(Problems):
[a] In the forum thread about rooting, which ROM did Mojofilter install after rooting the S3?
[b] Write out the entries exactly, beginning at their first line and stopping after the line that contains "14.5 metres".

# Root



## ChrisC (Oct 20, 2012)

To root or not to root. That is the question. Hmmmm.


----------



## Mojofilter (Oct 21, 2012)

I rooted my S3 last night and installed CM10...

It's insanely faster than Touchwiz & you get Google Now err... Now (although you get that very soon anyway if you wait). 

Only downside is that most mobile banking apps won't work on a rooted device. 

On balance I'd do it again because it really is much, much faster.


----------



## Mojofilter (Oct 21, 2012)

It's probably worth noting that at this point I don't know how much the speed increase is down to project butter (which will come shortly without rooting), or down to the removal of all the Samsung bloatware which will presumably still be an issue with the official update.

Probably a bit of both.


----------



## dervish (Oct 22, 2012)

I rooted a while ago and originally stuck cm9 on. It was loads faster, then put cm10 on which is a little bit faster. TBH I didn't notice a massive difference, changing the animation speed actually makes much more of a noticeable difference in the real world. 

Google now is awesome though, I use it loads more than I thought I would. 

I would root tbh, not found anything that I want that won't work with a rooted phone, and as you can (I think) temporally unroot there is no real reason not to.


----------



## Hocus Eye. (Oct 22, 2012)

Google Now looks impressive in its web advert, although as said in post 2 it will come with the upgrade to Jelly Bean. There is a similar app already on the Galaxy 3, that is S Voice if you don't mind having a chat with your phone.

I have a bit of concern that Google Now might become a bit like Big Brother though. You are constantly giving it information about your location, destinations, and activities. This information gets stored by Google who can then use it to deliver advertising to you, or you to the advertisers.

(Provided records):

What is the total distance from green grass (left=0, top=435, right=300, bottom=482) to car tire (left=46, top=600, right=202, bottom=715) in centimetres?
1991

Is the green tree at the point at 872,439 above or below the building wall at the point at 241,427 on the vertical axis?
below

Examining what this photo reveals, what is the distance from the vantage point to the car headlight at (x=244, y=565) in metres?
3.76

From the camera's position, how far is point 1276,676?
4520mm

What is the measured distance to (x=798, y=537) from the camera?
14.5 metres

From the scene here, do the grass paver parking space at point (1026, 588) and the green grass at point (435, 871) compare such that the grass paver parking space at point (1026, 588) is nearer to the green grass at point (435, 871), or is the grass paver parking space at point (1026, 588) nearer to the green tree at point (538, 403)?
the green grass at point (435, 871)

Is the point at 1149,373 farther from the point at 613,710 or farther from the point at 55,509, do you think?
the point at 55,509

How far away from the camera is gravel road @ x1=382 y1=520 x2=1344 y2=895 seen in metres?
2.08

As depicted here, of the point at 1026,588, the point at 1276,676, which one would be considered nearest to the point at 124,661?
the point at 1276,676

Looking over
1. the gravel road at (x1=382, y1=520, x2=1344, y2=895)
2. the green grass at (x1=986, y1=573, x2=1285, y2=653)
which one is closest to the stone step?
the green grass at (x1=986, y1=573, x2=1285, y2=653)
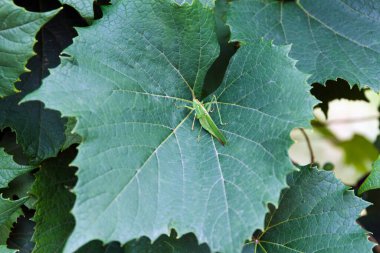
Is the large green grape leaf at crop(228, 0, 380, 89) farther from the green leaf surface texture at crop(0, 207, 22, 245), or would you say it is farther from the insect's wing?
the green leaf surface texture at crop(0, 207, 22, 245)

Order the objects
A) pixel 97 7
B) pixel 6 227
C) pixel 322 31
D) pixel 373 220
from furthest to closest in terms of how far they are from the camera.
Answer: pixel 373 220, pixel 322 31, pixel 97 7, pixel 6 227

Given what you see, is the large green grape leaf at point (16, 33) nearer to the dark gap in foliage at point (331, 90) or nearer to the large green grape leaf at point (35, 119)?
the large green grape leaf at point (35, 119)

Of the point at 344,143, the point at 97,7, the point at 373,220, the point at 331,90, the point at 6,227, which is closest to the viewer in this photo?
the point at 6,227

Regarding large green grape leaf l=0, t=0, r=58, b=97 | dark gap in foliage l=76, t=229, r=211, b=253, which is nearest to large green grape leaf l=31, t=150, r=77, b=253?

(Results of the exercise):
[a] CM10

[b]
What is the total distance from green grass (left=0, top=435, right=300, bottom=482) to car tire (left=46, top=600, right=202, bottom=715) in centimetres?
1991

Is the green tree at the point at 872,439 above or below the building wall at the point at 241,427 on the vertical axis?
below

Examining what this photo reveals, what is the distance from the vantage point to the car headlight at (x=244, y=565) in metres?
3.76

From the camera's position, how far is point 1276,676?
4520mm

What is the measured distance to (x=798, y=537) from the camera?
14.5 metres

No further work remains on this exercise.